Strengths: Existing GCN-based methods require pre-defining an inter-connection graph by similarity or distance measures to capture the spatial correlations. That further requires substantial domain knowledge and is sensitive to the graph quality. This paper proposed a GCN-based traffic forecasting model while the pre-defined graph is avoidable. Experiments on two real-world traffic datasets show the proposed model outperformed state-of-the-art models by a significant margin without pre-defined graphs about spatial connections.

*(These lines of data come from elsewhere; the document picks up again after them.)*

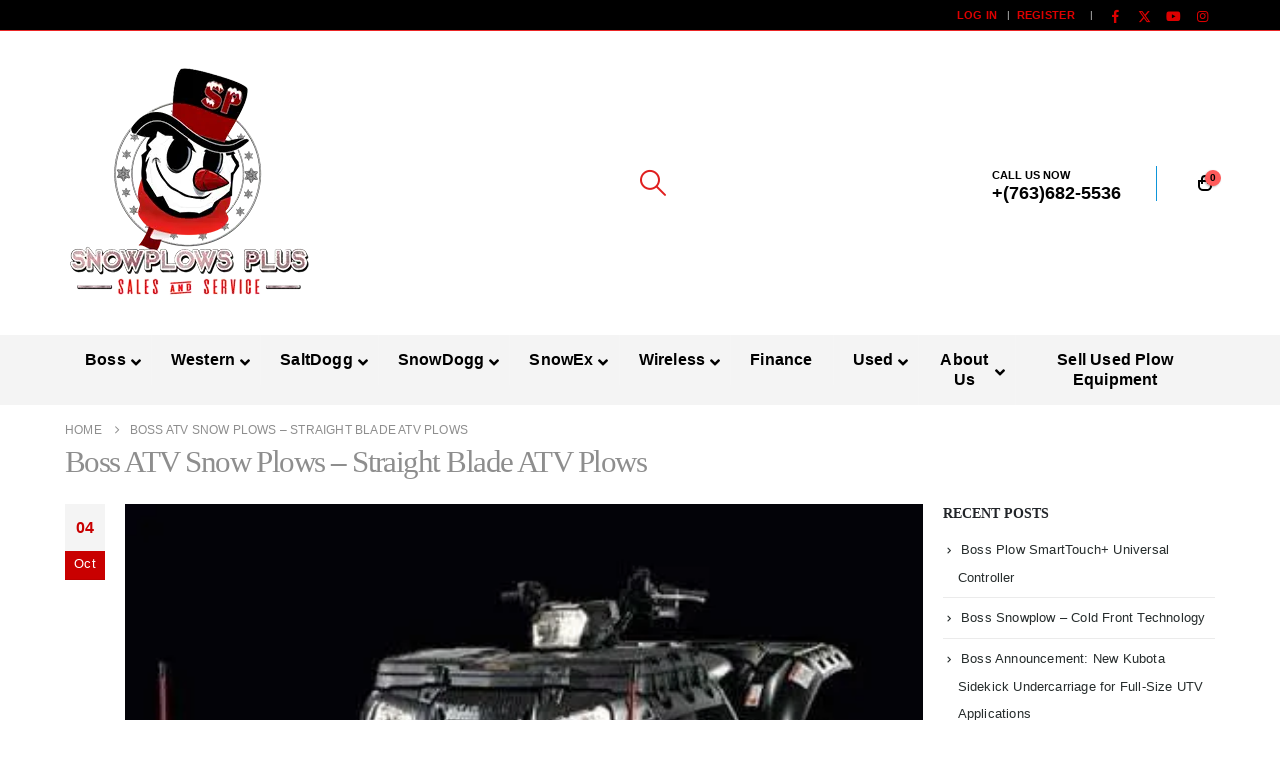

--- FILE ---
content_type: text/javascript
request_url: https://snowplowsplus.com/wp-content/plugins/wcpb-product-badges/assets/js/public-magnify-position.min.js
body_size: 225
content:
jQuery(window).on("load",(function(){const{__:t,_x:s,_n:o,_nx:a,sprintf:e}=wp.i18n;var c=jQuery(".woocommerce-product-gallery__trigger");if(c.length>0){var r=c.parent().find(".wcpb-product-badges-badge");r.hasClass("wcpb-product-badges-badge-top-left")||r.hasClass("wcpb-product-badges-badge-bottom-left")?c.css("top",".875em").css("left","auto").css("bottom","auto").css("right",".875em"):(r.hasClass("wcpb-product-badges-badge-top-right")||r.hasClass("wcpb-product-badges-badge-bottom-right"))&&c.css("top",".875em").css("left",".875em").css("bottom","auto").css("right","auto")}}));
//# sourceMappingURL=public-magnify-position.min.js.map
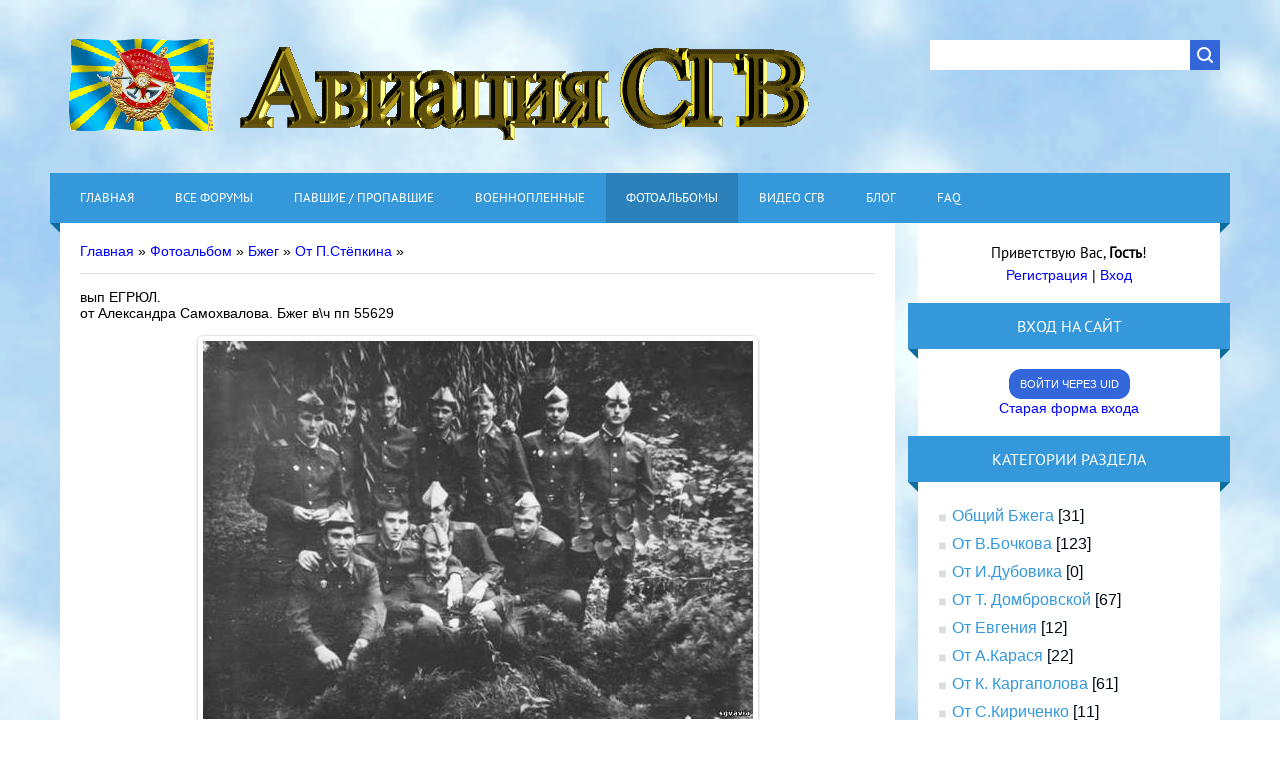

--- FILE ---
content_type: application/javascript; charset=UTF-8
request_url: https://www.sgvavia.ru/.s/src/fancybox5/dist/js/chunks/photo-fancy.a1fc1b.js
body_size: 2840
content:
(self.webpackChunkfancybox5=self.webpackChunkfancybox5||[]).push([[521],{153:(e,t,s)=>{s.a(e,(async(e,a)=>{try{s.d(t,{PhotoGallery:()=>h});var i=s(197),r=s(2),o=e([r]);r=(o.then?(await o)():o)[0];class h{#e=new Set;#t=!1;#s=1;#a=new Map;#i=new Set;#r=!1;constructor(e){if("function"!=typeof window.getPhotoVars)return;const{currentPage:t,pageUrlMask:s,photoUrls:a}=window.getPhotoVars();if(this.#s=t,this.pageUrlMask=s,this.#a=new Map(Object.entries(a).map((e=>{let[t,s]=e;return[+t,s]}))),this.#r=this.#a.size>1&&1===this.#a.get(this.#s).length,this.#a.size){const e=this.#a.get(t).map((e=>{let[,t]=e;return t}));this.#i=new Set([e[0],e.at(-1)]),this.#e.add(t)}this.#o(e).catch((e=>console.log(e)))}async#o(e){this.#a.size>=3&&await Promise.allSettled([this.#a.has(this.#s-1)?this.#s-1:Math.max(...this.#a.keys()),this.#a.has(this.#s+1)?this.#s+1:Math.min(...this.#a.keys())].map((e=>this.#h(e)))),i.lX.bind(e,{...r.bH,...this.isTailPage&&{Toolbar:{...r.bH.Toolbar,display:{...r.bH.Toolbar.display,left:["uInfobar"]}}},Thumbs:{minCount:this.isTailPage?1:2},Carousel:{on:{ready:async()=>{await this.#g({from:0,to:-1}),await this.#g({from:0,to:1})},beforeChange:async(e,t)=>{this.isBusy&&(t.stopPropagation(),t.preventDefault())},change:async(e,t,s)=>{await this.#g({to:t,from:s})}}},on:{ready:e=>this.fancybox=e,destroy:()=>this.#n()}})}#n(){this.isBusy=!1,this.#e=new Set([this.#s])}get isTailPage(){return this.#r}get isBusy(){return this.#t}set isBusy(e){"boolean"==typeof e&&(this.#t=e)}get currentSrc(){return this.fancybox.getSlide().src}get carousel(){return this.fancybox.carousel}#d(e){let{to:t=0,from:s=0}=e;const a=this.currentSrc;let i={};if(!this.#i.has(a))return i;const r=(e,i)=>"left"===i==t<s&&e===a;for(let[e,t]of this.#a)if(t){if(r(t[0][1],"left")){i={edge:"left",newPage:e-1<1?Math.max(...this.#a.keys()):e-1};break}if(r(t.at(-1)[1],"right")){i={edge:"right",newPage:this.#a.has(e+1)?e+1:1};break}}return i}async#c(e){const t=this.#a.get(e),s=t||await this.#l(e);return s.length&&(this.#a.get(e)||this.#a.set(e,s),this.#i.add(s[0][1]),this.#i.add(s.at(-1)[1]),this.#e.add(e)),s}async#g(){let e=arguments.length>0&&void 0!==arguments[0]?arguments[0]:{};const{edge:t,newPage:s}=this.#d(e);if(!t||!s||this.#e.has(s))return;this.isBusy=!0;const a=(await this.#c(s)).map((e=>{let[t,s,a]=e;return{src:s,url:`/photo/0-0-${t}`,thumb:a}}));"left"===t&&(this.carousel.prependSlide(a),this.carousel.clearTransitions()),"right"===t&&this.carousel.appendSlide(a),this.isBusy=!1}async#l(e){const t=`${this.pageUrlMask.replace(/%p/g,e).replace(/%a/g,1)}`;let s=[];try{const e=await fetch(t);e.ok&&(s=await e.json())}catch(e){console.error("Error fetching images:",e)}return s}async#h(e){if(!this.#a.get(e)){const t=await this.#l(e);t.length&&(this.#a.set(e,t),this.#i.add(t[0][1]),this.#i.add(t.at(-1)[1]))}}}a()}catch(e){a(e)}}))}}]);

Weaknesses: 1. Relationship to previous work. First and foremost, the paper lacks a discussion on previous related work on graph convolution network (GCN). As per my knowledge, the technologies used in 3.2 NAPL and 3.3 DAGG have already been proposed/discussed in [1, 2, 3]. These papers are very famous for improving GCN, but not mentioned in this paper. As a reader, I am not sure what contributions exactly this paper has made. I encourage the authors to present which papers the technologies that they use to improve GCN are from, and what this paper is adding to the literature or how this paper modifying these technologies to adapt traffic forecasting task. [1] Graph Attention Network, ICLR 2018. [2] Self-Attention Graph Pooling, ICML 2019. [3] Hierarchical Graph Representation Learning with Differentiable Pooling, NeurIPS 2018. 2. Technical Novelty: as explained in first item, due to lacks of a discussion on previous related work on graph convolution network, the proposed model in this paper seems replace the GCN part of previous traffic forecasting models, with a more advanced existing one. The technical novelty of the paper is limited. But I understand that technical novelty is not the aim of the paper, so I list this item in the bottom.

Correctness: The claims and method in this paper seem correct. The experimental settings seem reasonable. Code for the model was submitted.

Clarity: This paper is well written.

Relation to Prior Work: This paper clearly discussed how this work differs from previous traffic forecasting work. But it lacks a discussion on previous related work on graph convolution network (GCN).

Reproducibility: Yes

Additional Feedback: 1. What's Metr-LA in table 1? Metr-LA has not been introduced in the paper. 2. STSGCN is shown from reference [4], which should be from refernce [11].